▶ Document excerpt
TMCnet - World's Largest Communications and Technology Community




callcttechnology.gif (2256 bytes)
May 1999

Advanced Speech Recognition: New Self-Service Options For Call Centers


Advanced speech recognition (ASR) is transforming the way callers interact with self-service interactive voice response (IVR) systems. According to GartnerGroup, within four years, 30 percent of all new IVR installations will employ ASR technology. Deployment of self-service platforms of all kinds is growing faster than ever before, and speech recognition is opening doors for applications that until now could only be accomplished through live agents.

IVR has come a long way over the past 20 years and has overcome countless technological obstacles. One of the most difficult obstacles to master, however, was not technological in nature -- it was convincing top management that customers would not be insulted by reaching a prerecorded voice rather than a call center agent. Clearly, self-service is here to stay; not only in the world of call centers, but nearly everywhere else as well:

  • Automated teller machines have become the cash withdrawal method of choice. Now you can find ATMs virtually everywhere people use cash. Soon, smart cash cards and PC cash card readers (home ATMs) will begin replacing the old paper-based technology, offering even more self-service options.
  • Automated gas pumps are now handling nearly as many retail gasoline purchases as cashiers. The new, automated gas kiosks feature full video displays and allow gas purchasers to watch CNN or ESPN while pumping gas and make a wide variety of purchases, including lottery tickets.

▶ Data extract
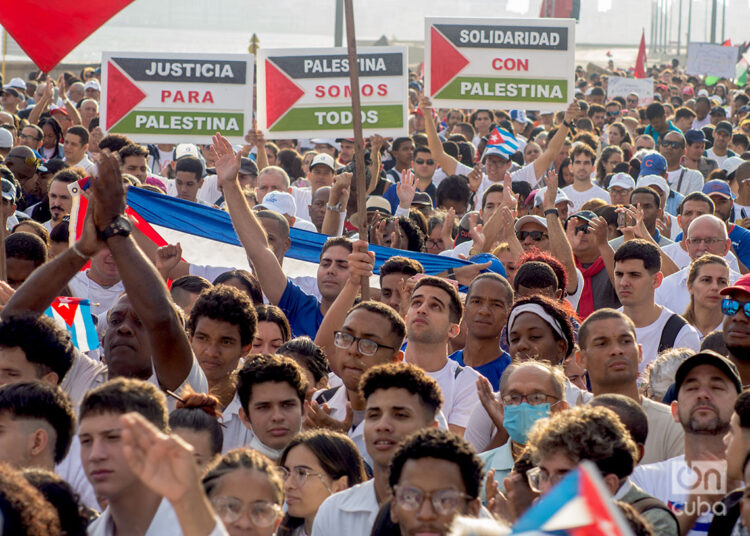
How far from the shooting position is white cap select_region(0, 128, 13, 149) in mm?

▶ Stated goal A
From the speech recognition article, reproduce word for word the passage that begins with the words containing "Advanced speech recognition (ASR)" and ends with "through live agents.".
▶ Stated goal B
Carry on the article about speech recognition for call centers, picking up after its final sentence.

▶ Right answer A
Advanced speech recognition (ASR) is transforming the way callers interact with self-service interactive voice response (IVR) systems. According to GartnerGroup, within four years, 30 percent of all new IVR installations will employ ASR technology. Deployment of self-service platforms of all kinds is growing faster than ever before, and speech recognition is opening doors for applications that until now could only be accomplished through live agents.

▶ Right answer B
  • The Internet and electronic commerce are threatening retail stores in every business area, from books and CDs to automobiles and airline tickets. With choices like and, consumers are finding better value and service through online self-service options. Soon, consumers with an aversion to PCs will be able to take advantage of Internet-based browser phones. These phones will offer a combination of voice and screen prompting with touch-screen and soft key input, making e-commerce accessible to more people.

The old concerns that self-service options eliminate the personal touch have diminished in light of demands for new, more powerful and flexible self-service choices. IVR systems using touch-tone voice menus can typically offload 20 to 30 percent of the live agent calls in a call center. Until recently, it was assumed that the remaining 70 to 80 percent of the call volume was best handled by agents. Now, advanced speech recognition provides the option of offloading an additional 20 to 30 percent of a call center's telephone traffic.

Methods Of ASR User Interaction
Traditional IVR user interaction of pressing the keys on a touch-tone phone is relatively straightforward in terms of application design. The basic rules include limiting choices on a given voice menu to four, and always allowing the user to press zero to reach an agent. Speech recognition application development is more complex and can be divided into three primary categories in terms of user interaction:

  • Touch-tone replacement,
  • Forms fill-in , and
  • Natural language.

In essence, IVR speech recognition applications can be compared to the quizzes we have all taken in school. Touch-tone replacement apps are similar to true/false and multiple choice quizzes, forms fill-in apps are like fill-in-the-blank quizzes and natural language apps are like short-answer or essay quizzes.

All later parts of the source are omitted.